Here’s what’s coming up on Texas Standard for Monday, December 28, 2020. Listen on your Texas public radio station, or ask your smart speaker to play Texas Standard. We’ll have full posts for each story, including audio, a little later today.
Two Texas-Centric Streamers
The Standard highlights how the cancellation of SXSW kicked off a rough year for the entertainment industry and two streaming picks: Netflix’ “Selena: The Series,” and the annual Texas high school boys gathering known as “Boys State” which was captured by documentary filmmakers.

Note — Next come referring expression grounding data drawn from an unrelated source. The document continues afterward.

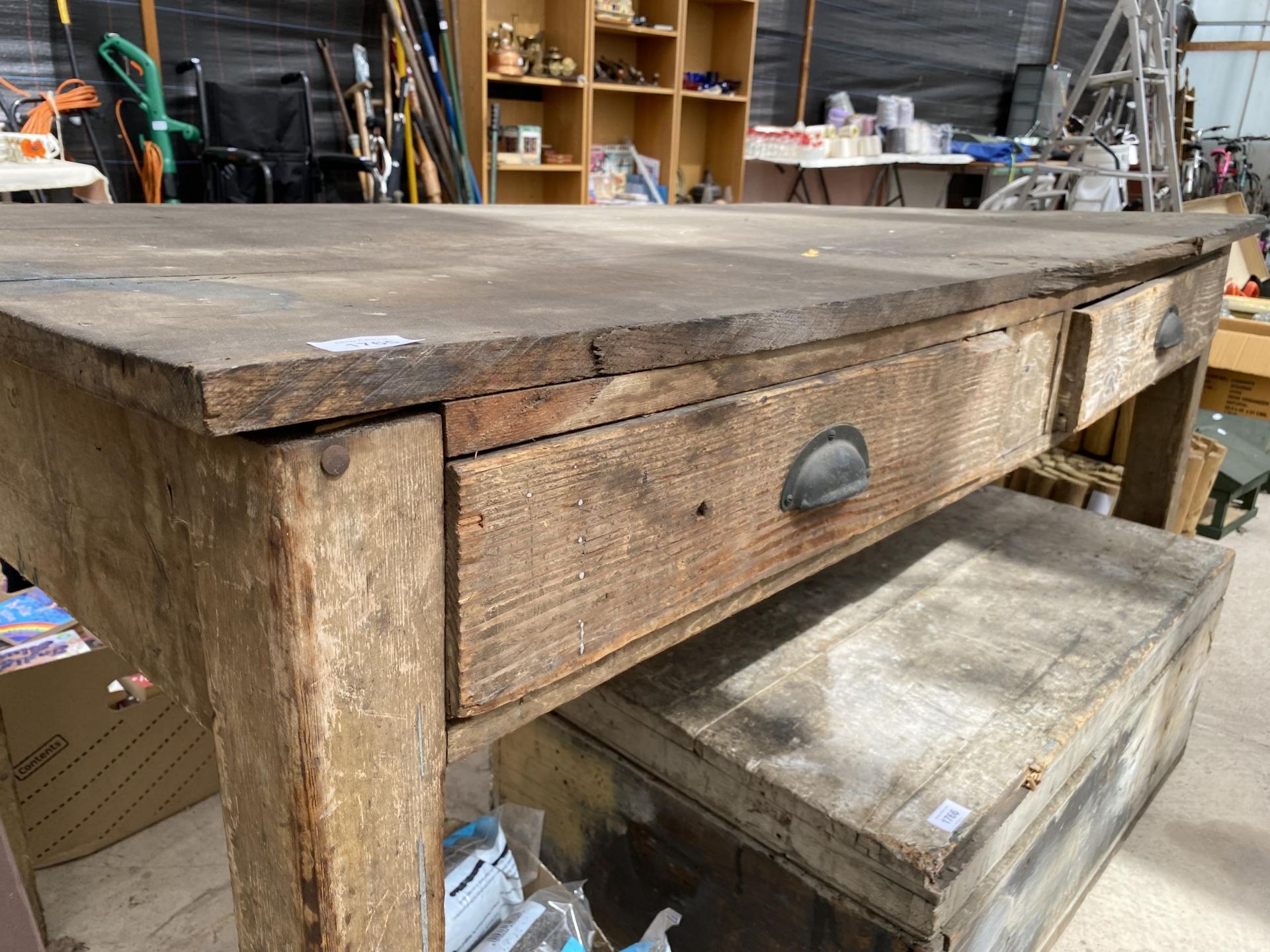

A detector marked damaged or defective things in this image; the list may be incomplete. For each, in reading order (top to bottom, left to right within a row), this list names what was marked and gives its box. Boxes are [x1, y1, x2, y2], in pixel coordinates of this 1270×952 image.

rusty nail in leg [319, 446, 350, 477]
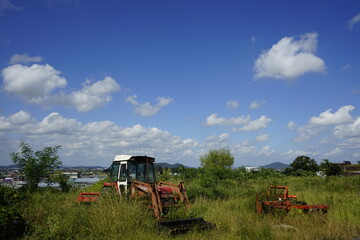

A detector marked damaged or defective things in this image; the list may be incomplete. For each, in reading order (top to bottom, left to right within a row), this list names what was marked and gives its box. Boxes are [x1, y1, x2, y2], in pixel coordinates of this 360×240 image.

rusty red tractor [78, 155, 214, 233]
rusty red tractor [256, 185, 330, 215]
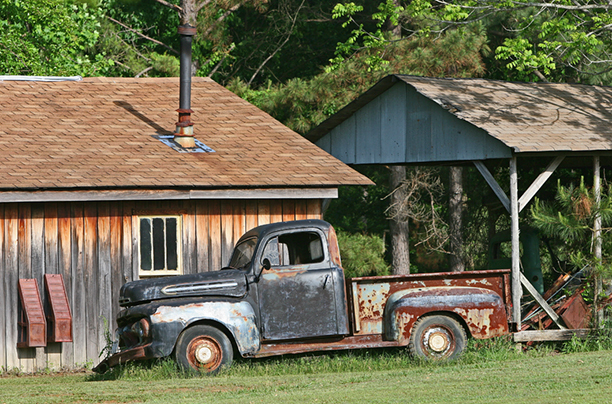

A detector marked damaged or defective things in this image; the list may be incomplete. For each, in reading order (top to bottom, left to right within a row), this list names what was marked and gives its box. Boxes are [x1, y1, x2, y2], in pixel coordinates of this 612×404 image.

rusted metal object [17, 278, 46, 348]
rusted metal object [44, 274, 72, 342]
rusty pickup truck [93, 219, 510, 374]
rusted metal object [97, 219, 516, 374]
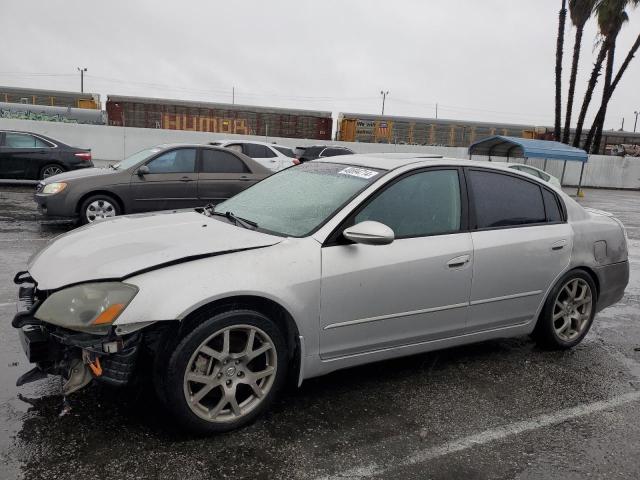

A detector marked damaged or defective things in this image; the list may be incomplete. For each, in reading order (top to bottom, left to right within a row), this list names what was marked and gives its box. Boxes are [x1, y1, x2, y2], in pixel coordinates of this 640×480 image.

damaged front bumper [13, 272, 142, 396]
crushed front end [13, 272, 146, 396]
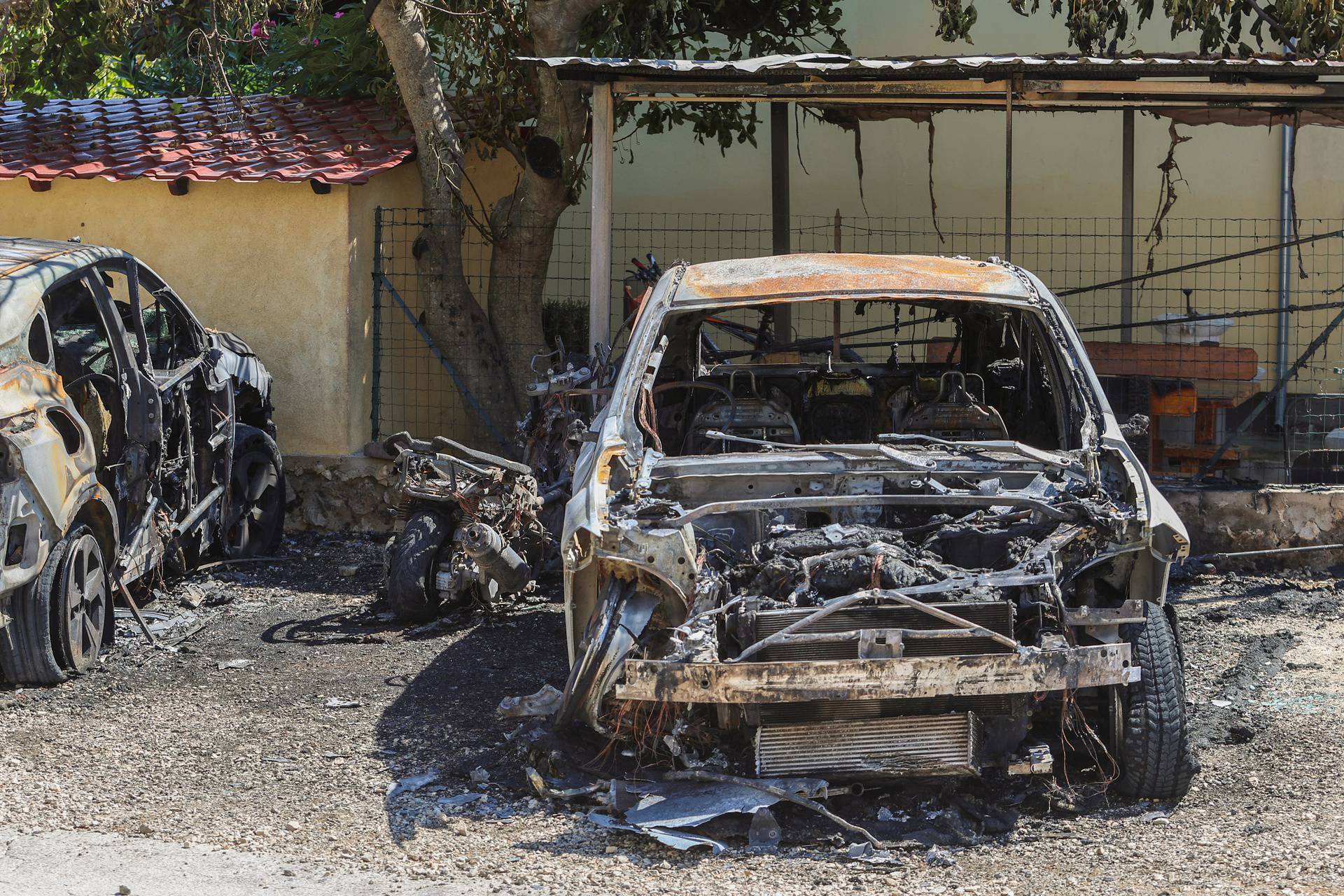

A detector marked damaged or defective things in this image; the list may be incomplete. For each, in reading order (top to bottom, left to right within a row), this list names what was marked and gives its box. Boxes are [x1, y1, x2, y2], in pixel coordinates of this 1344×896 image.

The Standard’s interview with the director of the documentary “Mucho Mucho Amor,” which chronicles the life of beloved Puerto Rican television personality and astrologer Walter Mercado.
DJ Pierce, famously known as drag superstar Shangela was nominated for an Emmy this year for cohosting her reality TV series “We’re Here.” When the pandemic meant that the awards show did not include the regular red carpet, Pierce let the red carpet come to her in Paris, Texas. The Standard talked to Shangela back in September, and asked her about her hometown.

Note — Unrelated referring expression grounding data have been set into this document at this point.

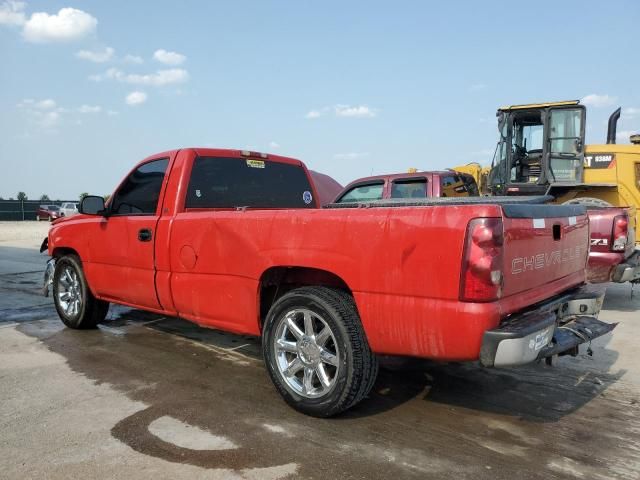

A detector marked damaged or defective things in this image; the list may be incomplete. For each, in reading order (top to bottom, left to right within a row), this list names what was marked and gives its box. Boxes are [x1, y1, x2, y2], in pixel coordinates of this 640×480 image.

damaged front bumper [480, 284, 616, 368]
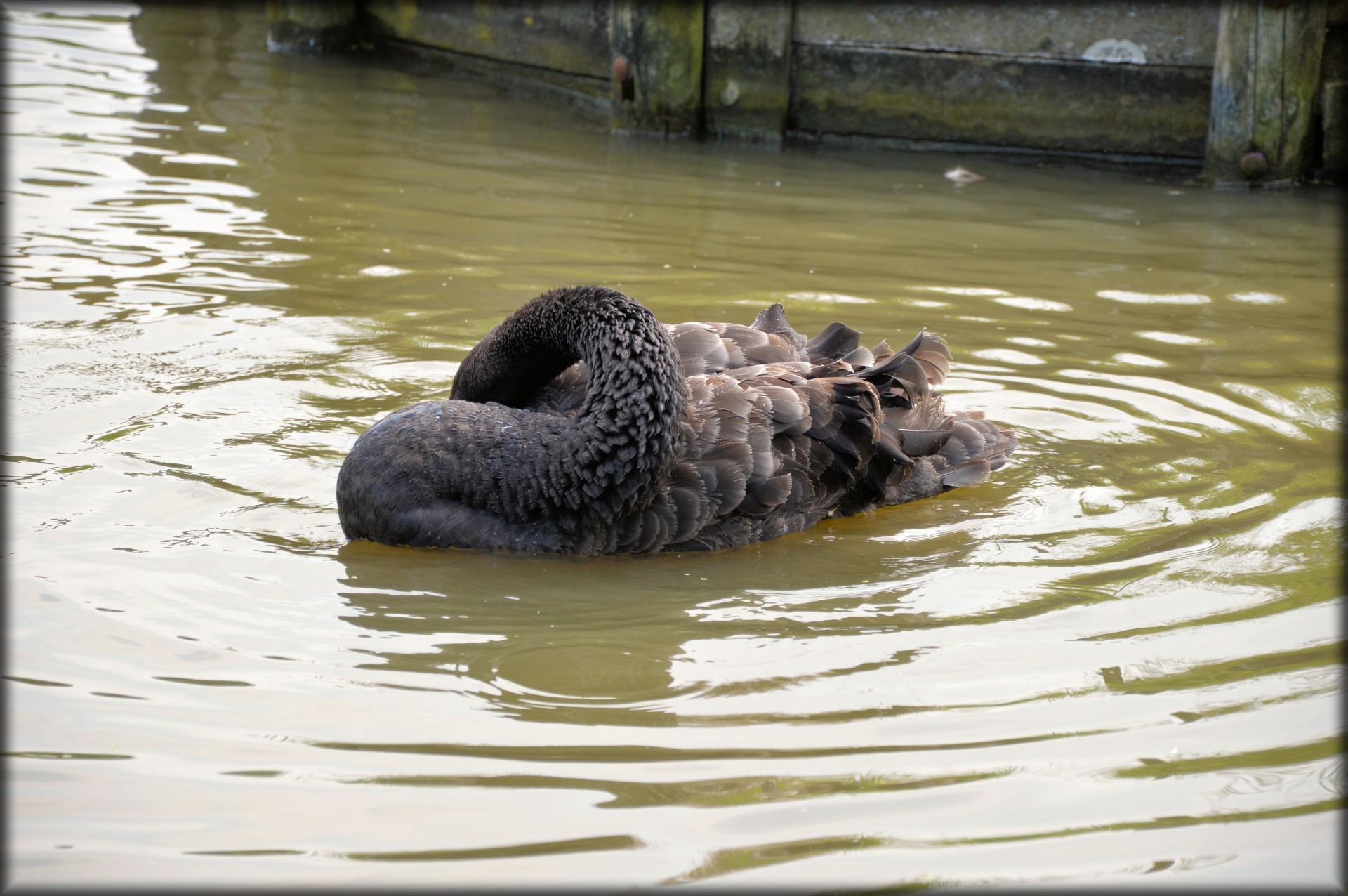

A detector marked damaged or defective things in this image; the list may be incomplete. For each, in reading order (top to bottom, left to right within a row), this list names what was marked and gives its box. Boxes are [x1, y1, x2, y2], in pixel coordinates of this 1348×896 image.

rusty bolt on wood [1234, 150, 1267, 179]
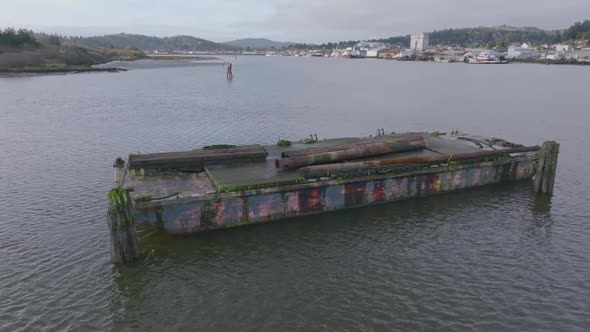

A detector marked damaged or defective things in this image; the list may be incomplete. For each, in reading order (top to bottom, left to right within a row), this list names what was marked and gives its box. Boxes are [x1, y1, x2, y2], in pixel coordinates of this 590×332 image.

rusty barge [106, 131, 560, 264]
peeling paint on hull [134, 160, 536, 235]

Actor Danny Trejo is not a Texan himself but very Texas-adjacent considering several of his big films have been made with Austin-based writer and director Robert Rodriguez.
Annie Silverstein wrote and directed “Bull” — which tells the story of a Texas rodeo bullfighter.

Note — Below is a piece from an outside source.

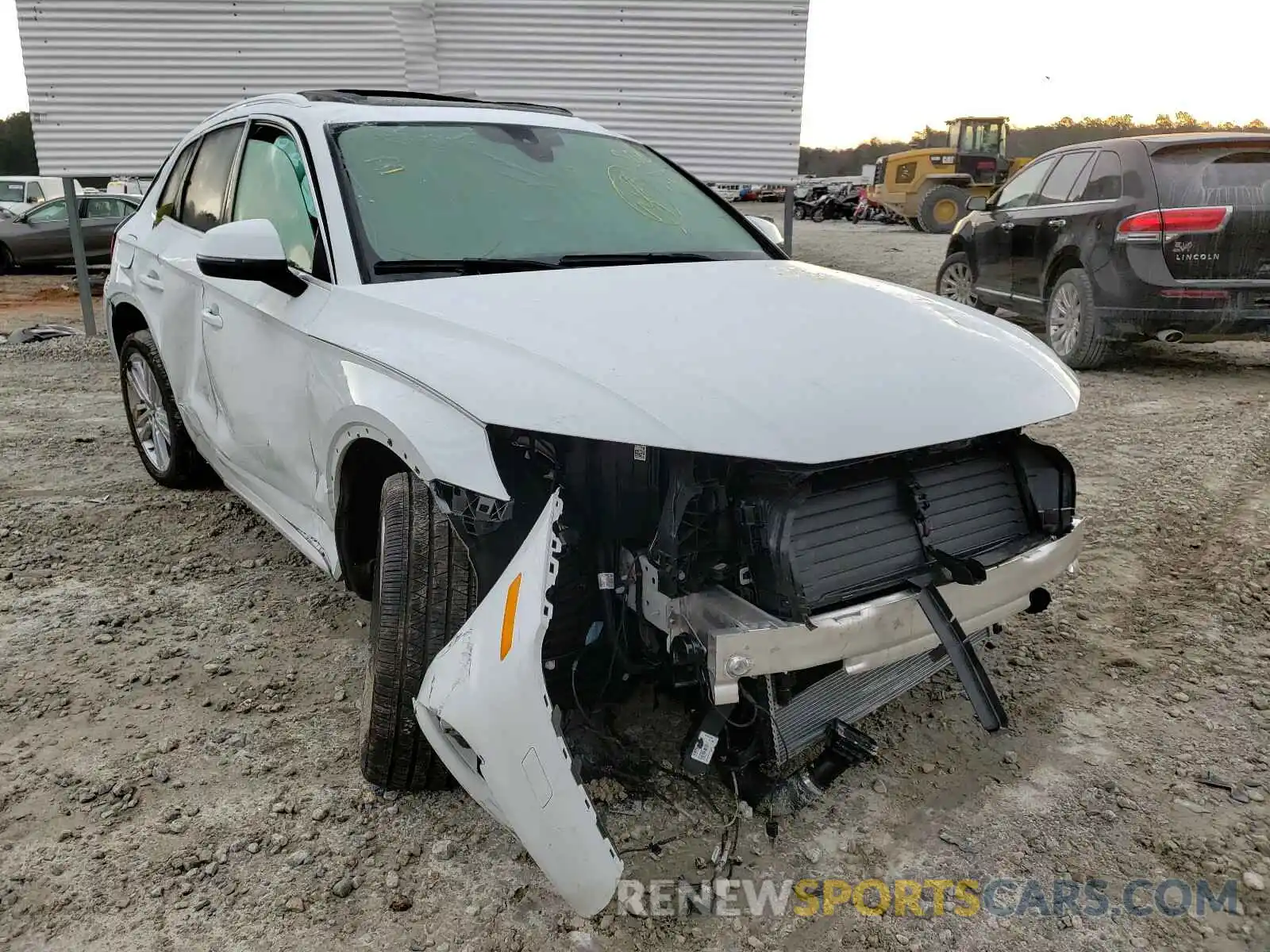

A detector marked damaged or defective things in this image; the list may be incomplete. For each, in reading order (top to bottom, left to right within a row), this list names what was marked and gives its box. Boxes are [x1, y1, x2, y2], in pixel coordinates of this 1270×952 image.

crumpled fender [410, 492, 622, 914]
damaged front bumper [413, 492, 619, 914]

The 2005 film “Walk the Line” focused primarily on singer Johnny Cash’s relationship with fellow country music icon June Carter. The film doesn’t focus as much on Cash’s first wife Vivian Liberto, the mother of his four daughters. Liberto was a Texan, raised around San Antonio. Her story was finally told in the documentary, “My Darling Vivian.” The film’s director, Matt Riddlehoover, talks to the Standard.
In early 1917, the U.S. Army’s 24th infantry regiment, a unit of Black soldiers, arrived in Houston to guard an Army encampment under construction. For months, the soldiers faced open harassment and hostility in Jim Crow Texas. By late summer, a rumor spread through the regiment that one of their fellow soldiers had been killed, and that a mob of white Houstonians was coming to the camp. Over 100 soldiers took their weapons, and went into town. By morning, 15 white Houstonians and four Black soldiers would be killed in the violence. The tragedy is captured in a film called “The 24th.” Its director, Kevin Wilmott, talks to the Standard.
All this and Texas News Roundup, plus Social Media Editor Wells Dunbar with the talk of Texas.